§ **Given passage**
Did you know...some 4.2 Americans 40 years of age and older are currently visually impaired, and that number is expected to reach a staggering 7.2 million by the year 2030?
Here’s a look at what constitutes low vision and how you can spot and treat AMD for the best possible outcome.
What is Age-Related Macular Degeneration?
As the leading cause of vision loss, age-related macular degeneration (AMD) is a serious issue affecting millions. It’s a slow-developing problem that gradually destroys the macula, the area at the back of the retina that helps control sharp, central vision. As the macula degenerates, you lose your ability to do everyday tasks ranging from reading to watching television to seeing and recognizing the faces of those you love.
Obviously, the natural aging process plays a big role in who might develop AMD, but you may also be at risk if you have high blood pressure or high cholesterol, as well as if you’re overweight or if you smoke, and there could be genetic factors at play as well.
As age-related macular degeneration progresses, you may notice:
- Newly blurry or fuzzy vision
- Lines that should be straight appear wavy or otherwise distorted
- Printed text is blurry
- Increased difficulty seeing in low-light situations
- Glare sensitivity
Diagnosing and Treating AMD
If you’re experiencing low vision problems or think you may have AMD, it’s important that you make an appointment with your eye care provider as soon as possible. Your eye doctor will likely recommend any or all of the following: distance and vision acuity tests, a dilation exam to observe the macula, and the cutting-edge optomap®.
Unfortunately, there is no cure for age-related macular degeneration, but there are some ways to manage the condition. Depending on the type of AMD you have and the symptoms you’re experiencing, your eye doctor may recommend prescription medications, laser therapy, vitamin supplementation, or surgical intervention. Low-vision aids can also help you become accustomed to living with AMD.

§ **Given information**
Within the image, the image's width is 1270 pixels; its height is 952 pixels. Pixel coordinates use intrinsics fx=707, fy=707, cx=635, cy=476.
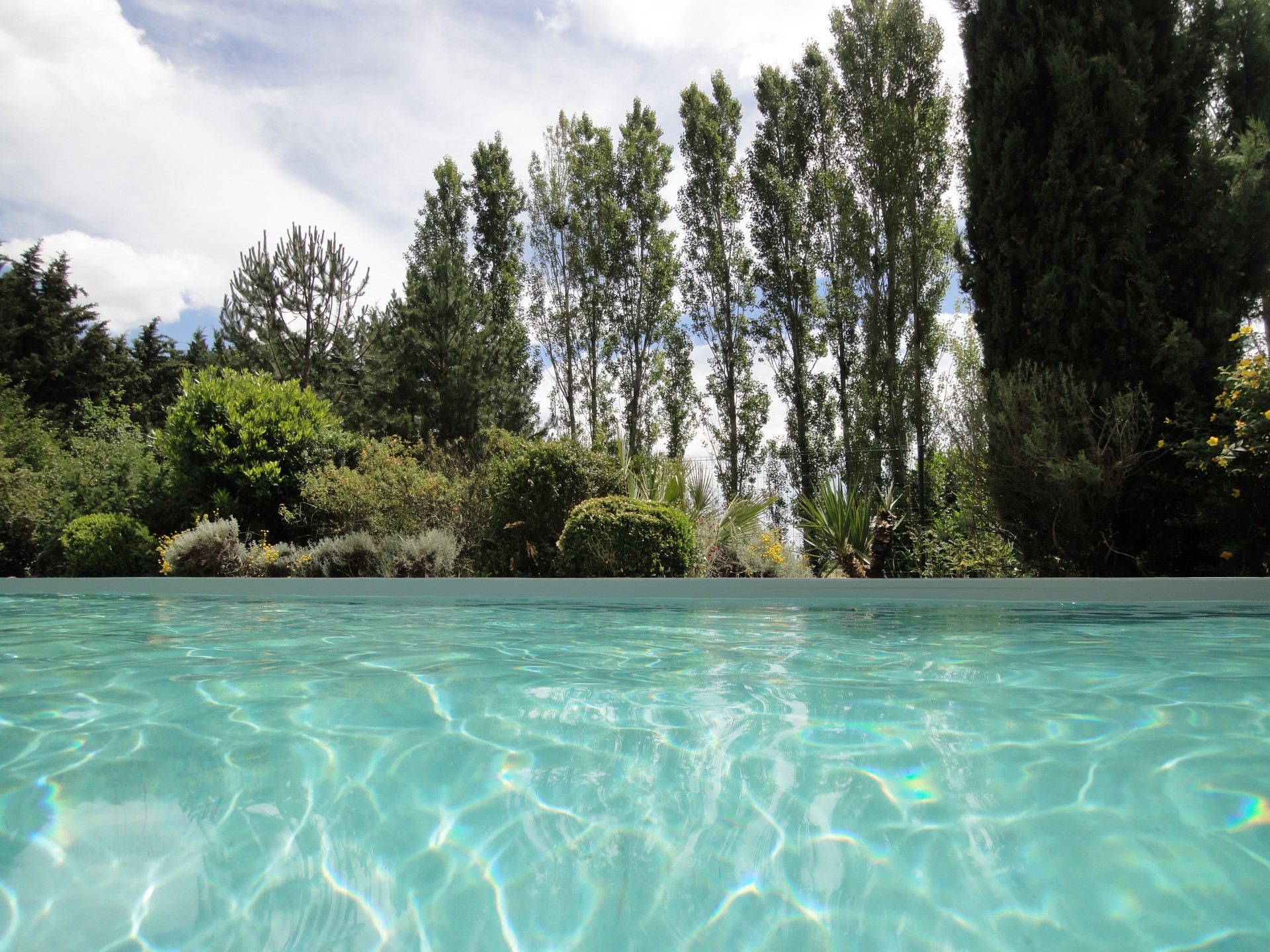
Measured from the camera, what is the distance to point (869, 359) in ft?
48.6

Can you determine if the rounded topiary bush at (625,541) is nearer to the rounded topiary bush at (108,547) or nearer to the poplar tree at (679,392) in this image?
the rounded topiary bush at (108,547)

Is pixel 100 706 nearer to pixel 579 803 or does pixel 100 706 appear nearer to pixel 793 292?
pixel 579 803

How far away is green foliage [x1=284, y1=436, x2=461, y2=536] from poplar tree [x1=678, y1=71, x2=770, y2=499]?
9.64 metres

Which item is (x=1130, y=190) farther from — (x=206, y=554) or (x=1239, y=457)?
(x=206, y=554)

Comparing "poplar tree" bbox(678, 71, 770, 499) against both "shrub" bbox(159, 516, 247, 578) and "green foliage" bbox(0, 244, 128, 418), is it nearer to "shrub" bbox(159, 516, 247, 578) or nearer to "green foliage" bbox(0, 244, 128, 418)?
"shrub" bbox(159, 516, 247, 578)

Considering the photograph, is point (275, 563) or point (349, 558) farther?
point (275, 563)

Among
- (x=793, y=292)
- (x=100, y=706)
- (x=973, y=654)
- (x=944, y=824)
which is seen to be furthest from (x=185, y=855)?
(x=793, y=292)

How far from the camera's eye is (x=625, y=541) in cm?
809

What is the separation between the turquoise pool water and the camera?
1.52 metres

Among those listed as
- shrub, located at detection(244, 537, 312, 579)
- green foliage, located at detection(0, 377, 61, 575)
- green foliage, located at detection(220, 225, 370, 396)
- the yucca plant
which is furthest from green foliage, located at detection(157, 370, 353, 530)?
the yucca plant

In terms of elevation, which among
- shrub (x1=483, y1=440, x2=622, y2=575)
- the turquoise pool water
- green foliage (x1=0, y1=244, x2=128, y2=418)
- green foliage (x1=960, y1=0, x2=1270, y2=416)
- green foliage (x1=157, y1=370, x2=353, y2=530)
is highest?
green foliage (x1=0, y1=244, x2=128, y2=418)

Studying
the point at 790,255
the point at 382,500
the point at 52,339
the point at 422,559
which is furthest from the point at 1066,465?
the point at 52,339

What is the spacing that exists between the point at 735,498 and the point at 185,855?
9.48m

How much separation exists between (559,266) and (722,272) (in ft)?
16.3
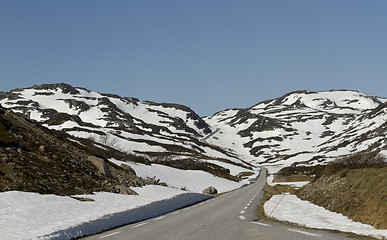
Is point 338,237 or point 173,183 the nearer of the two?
point 338,237

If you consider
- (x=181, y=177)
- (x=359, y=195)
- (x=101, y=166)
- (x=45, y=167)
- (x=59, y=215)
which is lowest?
(x=59, y=215)

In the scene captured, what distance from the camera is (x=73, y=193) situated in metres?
21.4

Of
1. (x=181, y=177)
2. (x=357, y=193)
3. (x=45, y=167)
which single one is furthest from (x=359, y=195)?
(x=181, y=177)

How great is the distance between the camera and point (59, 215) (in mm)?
14656

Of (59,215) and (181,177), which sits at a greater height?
(181,177)

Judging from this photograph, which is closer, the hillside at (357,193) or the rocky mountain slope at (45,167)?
the hillside at (357,193)

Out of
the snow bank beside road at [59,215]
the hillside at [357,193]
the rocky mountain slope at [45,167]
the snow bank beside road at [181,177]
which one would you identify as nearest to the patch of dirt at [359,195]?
the hillside at [357,193]

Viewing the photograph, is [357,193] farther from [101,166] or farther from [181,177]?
[181,177]

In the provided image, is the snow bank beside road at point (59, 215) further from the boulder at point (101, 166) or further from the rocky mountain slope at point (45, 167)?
the boulder at point (101, 166)

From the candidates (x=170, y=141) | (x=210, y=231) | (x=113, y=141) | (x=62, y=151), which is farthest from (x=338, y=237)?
(x=170, y=141)

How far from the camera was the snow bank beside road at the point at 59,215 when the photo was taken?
11516 millimetres

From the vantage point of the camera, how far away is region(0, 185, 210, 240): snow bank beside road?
37.8ft

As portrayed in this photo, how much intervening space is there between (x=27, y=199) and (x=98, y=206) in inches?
134

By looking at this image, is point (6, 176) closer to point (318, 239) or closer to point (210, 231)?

§ **Assignment**
Write out the macular degeneration text word for word between "Here’s a look" and "play as well.", inclusive. The data here was drawn from a different source than the text about macular degeneration.

§ **Task response**
Here’s a look at what constitutes low vision and how you can spot and treat AMD for the best possible outcome.
What is Age-Related Macular Degeneration?
As the leading cause of vision loss, age-related macular degeneration (AMD) is a serious issue affecting millions. It’s a slow-developing problem that gradually destroys the macula, the area at the back of the retina that helps control sharp, central vision. As the macula degenerates, you lose your ability to do everyday tasks ranging from reading to watching television to seeing and recognizing the faces of those you love.
Obviously, the natural aging process plays a big role in who might develop AMD, but you may also be at risk if you have high blood pressure or high cholesterol, as well as if you’re overweight or if you smoke, and there could be genetic factors at play as well.